Las noticias que nos llegan de la UCV y de la ULA son escandalosas. También incumben al resto de las universidades públicas, pero ahora solo manejamos los datos que han suministrado los dirigentes gremiales de las mencionadas instituciones. Reflejan una de las mayores calamidades que experimenta la sociedad venezolana, una crisis de difícil reparación, si no se actúa con urgencia ante lo que traduce una mengua de consecuencias trascendentales para la formación intelectual de las generaciones de relevo.
Según el presidente de la Asociación de Profesores Universitarios, entre 30% y 50% de los catedráticos que ocupan cargos académicos en las referidas casas de estudio se está marchando de Venezuela.
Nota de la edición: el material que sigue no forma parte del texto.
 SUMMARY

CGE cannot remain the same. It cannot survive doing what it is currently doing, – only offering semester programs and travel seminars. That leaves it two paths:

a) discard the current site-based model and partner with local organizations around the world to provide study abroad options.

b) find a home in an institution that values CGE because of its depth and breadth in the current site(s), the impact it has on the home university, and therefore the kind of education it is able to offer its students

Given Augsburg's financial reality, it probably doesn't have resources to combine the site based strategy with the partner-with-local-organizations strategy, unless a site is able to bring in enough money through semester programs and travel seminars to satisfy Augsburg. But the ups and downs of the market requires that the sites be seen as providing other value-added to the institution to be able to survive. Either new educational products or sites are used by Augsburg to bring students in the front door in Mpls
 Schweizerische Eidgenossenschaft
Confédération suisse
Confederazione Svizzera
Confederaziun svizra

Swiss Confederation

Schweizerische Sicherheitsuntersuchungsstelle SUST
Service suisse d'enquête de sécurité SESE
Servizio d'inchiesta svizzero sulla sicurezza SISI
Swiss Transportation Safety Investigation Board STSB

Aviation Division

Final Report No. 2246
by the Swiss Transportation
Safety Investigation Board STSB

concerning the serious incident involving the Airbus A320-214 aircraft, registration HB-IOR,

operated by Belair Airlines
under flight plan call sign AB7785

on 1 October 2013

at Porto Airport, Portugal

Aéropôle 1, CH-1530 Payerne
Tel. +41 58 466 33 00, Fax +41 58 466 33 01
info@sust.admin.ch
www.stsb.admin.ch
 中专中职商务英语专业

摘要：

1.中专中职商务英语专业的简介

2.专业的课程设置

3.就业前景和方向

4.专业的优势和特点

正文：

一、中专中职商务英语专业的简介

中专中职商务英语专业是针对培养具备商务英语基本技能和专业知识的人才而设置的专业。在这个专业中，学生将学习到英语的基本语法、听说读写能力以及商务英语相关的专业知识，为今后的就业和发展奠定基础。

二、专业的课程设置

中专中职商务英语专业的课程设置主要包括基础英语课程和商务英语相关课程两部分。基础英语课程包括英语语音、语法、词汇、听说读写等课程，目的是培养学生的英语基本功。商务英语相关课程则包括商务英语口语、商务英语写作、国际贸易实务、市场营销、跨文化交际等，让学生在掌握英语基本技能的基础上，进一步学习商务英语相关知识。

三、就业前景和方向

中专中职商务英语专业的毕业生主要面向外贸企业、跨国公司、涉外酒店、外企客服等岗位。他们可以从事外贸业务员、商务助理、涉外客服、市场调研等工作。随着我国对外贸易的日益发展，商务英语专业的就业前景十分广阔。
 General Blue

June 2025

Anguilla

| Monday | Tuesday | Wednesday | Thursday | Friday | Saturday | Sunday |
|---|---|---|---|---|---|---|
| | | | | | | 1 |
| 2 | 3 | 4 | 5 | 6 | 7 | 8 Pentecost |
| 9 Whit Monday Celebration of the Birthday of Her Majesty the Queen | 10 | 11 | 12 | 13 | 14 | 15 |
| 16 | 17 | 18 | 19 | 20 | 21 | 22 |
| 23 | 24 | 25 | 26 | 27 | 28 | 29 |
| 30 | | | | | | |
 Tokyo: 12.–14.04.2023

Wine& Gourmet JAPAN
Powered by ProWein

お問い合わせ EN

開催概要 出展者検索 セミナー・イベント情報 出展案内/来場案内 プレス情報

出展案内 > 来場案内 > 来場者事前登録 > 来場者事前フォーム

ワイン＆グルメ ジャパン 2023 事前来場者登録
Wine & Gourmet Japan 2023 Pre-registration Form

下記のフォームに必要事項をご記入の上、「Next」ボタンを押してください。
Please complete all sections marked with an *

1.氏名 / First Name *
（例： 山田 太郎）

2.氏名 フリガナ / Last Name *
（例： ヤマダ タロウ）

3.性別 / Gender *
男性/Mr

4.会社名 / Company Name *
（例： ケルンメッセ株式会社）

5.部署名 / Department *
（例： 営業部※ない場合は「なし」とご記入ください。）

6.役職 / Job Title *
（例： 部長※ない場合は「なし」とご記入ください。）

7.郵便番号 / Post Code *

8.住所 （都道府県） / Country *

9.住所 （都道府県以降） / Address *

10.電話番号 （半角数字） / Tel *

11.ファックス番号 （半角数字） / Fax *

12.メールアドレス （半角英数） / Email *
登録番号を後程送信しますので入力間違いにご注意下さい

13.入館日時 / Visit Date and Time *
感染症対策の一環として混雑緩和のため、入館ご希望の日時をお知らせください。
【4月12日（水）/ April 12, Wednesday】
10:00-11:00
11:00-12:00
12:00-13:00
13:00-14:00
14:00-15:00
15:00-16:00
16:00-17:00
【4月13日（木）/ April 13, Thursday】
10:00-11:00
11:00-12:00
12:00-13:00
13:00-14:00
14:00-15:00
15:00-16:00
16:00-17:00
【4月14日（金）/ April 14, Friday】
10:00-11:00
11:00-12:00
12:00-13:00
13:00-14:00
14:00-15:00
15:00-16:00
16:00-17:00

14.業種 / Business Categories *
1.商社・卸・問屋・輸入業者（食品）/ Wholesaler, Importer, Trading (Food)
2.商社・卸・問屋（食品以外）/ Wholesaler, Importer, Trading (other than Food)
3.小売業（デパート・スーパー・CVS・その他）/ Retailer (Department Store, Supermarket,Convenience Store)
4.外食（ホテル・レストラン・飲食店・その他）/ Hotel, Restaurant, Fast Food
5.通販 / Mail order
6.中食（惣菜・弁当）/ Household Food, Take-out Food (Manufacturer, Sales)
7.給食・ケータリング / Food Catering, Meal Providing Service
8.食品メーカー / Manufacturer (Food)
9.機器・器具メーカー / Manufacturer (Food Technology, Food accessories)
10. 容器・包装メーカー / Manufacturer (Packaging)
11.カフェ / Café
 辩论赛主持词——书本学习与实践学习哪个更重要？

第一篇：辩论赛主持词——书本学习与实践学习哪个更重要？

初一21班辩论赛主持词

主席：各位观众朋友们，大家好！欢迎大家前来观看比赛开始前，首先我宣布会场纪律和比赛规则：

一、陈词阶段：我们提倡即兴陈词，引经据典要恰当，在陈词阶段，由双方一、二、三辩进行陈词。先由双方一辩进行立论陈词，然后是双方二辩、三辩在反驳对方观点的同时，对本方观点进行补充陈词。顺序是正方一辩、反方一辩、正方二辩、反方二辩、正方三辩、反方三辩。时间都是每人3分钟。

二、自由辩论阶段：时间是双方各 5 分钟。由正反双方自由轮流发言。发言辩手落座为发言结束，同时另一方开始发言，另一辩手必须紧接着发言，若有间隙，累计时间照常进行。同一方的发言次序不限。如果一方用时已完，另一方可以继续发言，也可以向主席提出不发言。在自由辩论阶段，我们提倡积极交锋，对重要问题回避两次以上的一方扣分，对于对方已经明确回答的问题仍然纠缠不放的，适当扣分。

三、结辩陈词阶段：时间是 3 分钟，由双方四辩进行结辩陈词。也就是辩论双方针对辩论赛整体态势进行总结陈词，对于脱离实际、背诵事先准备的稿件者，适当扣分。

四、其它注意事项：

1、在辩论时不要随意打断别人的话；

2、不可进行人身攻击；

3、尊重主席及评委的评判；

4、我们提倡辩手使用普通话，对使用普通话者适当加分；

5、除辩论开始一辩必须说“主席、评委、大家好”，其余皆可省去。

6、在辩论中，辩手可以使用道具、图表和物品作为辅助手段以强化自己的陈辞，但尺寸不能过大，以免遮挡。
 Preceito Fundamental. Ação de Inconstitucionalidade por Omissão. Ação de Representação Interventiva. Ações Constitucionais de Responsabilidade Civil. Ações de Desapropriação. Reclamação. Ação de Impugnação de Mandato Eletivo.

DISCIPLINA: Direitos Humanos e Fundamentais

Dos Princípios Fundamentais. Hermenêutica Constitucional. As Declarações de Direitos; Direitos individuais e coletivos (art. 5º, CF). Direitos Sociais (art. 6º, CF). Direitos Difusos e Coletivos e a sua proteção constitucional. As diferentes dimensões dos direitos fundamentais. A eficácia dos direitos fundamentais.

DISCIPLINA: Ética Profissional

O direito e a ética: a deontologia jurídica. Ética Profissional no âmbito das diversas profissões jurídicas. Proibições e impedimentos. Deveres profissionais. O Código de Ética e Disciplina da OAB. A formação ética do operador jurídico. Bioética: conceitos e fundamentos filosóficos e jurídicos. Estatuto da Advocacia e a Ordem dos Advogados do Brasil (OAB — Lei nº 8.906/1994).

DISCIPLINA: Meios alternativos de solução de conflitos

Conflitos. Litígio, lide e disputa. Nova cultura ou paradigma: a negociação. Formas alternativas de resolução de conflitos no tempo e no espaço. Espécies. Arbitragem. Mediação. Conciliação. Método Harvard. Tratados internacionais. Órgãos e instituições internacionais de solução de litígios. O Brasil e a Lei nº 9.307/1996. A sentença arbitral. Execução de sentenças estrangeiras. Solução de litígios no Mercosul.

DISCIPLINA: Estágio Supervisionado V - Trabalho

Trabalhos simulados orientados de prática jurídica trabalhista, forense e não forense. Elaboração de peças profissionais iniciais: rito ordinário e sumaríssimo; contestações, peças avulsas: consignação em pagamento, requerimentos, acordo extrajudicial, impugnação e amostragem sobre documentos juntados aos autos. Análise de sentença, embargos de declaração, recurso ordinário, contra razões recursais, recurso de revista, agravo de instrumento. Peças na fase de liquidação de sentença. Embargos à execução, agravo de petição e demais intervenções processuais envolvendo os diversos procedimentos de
No les alcanza el sueldo para la atención de sus necesidades más elementales. Solo pocos se pueden vestir decentemente para trabajar en el aula. Los decanos le han aportado datos que multiplican la angustia: hay entre 30 y 50 renuncias por facultad cada año en el área de la docencia, sin que se encuentren los reemplazos adecuados.
La estrechez económica les impide la adquisición de la bibliografía que necesitan para estar al día. El cheque quincenal ni siquiera les alcanza para los gastos de transporte. La pobreza de sus emolumentos los ha convertido en un proletariado vergonzante, cuyo crecimiento no se compadece con el tiempo que dedicaron a su formación, a su especialización y a la obligación que tienen de redactar trabajos de ascenso e investigaciones sobre su área de competencia. Aportan su saber y su diligencia en las aulas y en los gabinetes de investigación para recibir una limosna como recompensa, el desprecio de sus diplomas y sus neuronas.
Tampoco se sienten a gusto en su ambiente de trabajo, castigado por la insuficiencia del presupuesto que el Ministerio de Educación Universitaria envía para el cuidado de las infraestructuras. Aulas sin luz eléctrica, pasillos en total oscuridad cuando cae la noche, servicios sanitarios abandonados, forman el paisaje de unas casas de estudio que antes fueron orgullo de la sociedad. Ahora son anuncios de ruina, o la ruina propiamente dicha, mientras la dictadura se hace de la vista gorda ante el derrumbe. Si se agregan los problemas de inseguridad, cada vez más evidentes y reiterados, lo menos que pueden hacer los catedráticos universitarios es coger maletas y pergaminos en busca de destinos dignos.
El saber es peligroso. La ciencia puede ser un arma susceptible de preocupación. Los libros de ciencias sociales y de ciencias duras que mandan a leer en el alma máter causan pánico en las alturas del poder. Los profesores que hacen su trabajo con seriedad pueden ser comparados con unos conspiradores. Cuando la juventud crece en la parcela de la autonomía del pensamiento y en la labranza de las polémicas animadas por sus tutores, la dictadura topa con un antagonista formidable. El dictador no quiere maestros que no sean los que ofrecen clases en las aulas “bolivarianas”, cuyo trabajo consiste en la formación de borregos. Por eso hace todo lo posible para que los profesores de las universidades autónomas desaparezcan del mapa.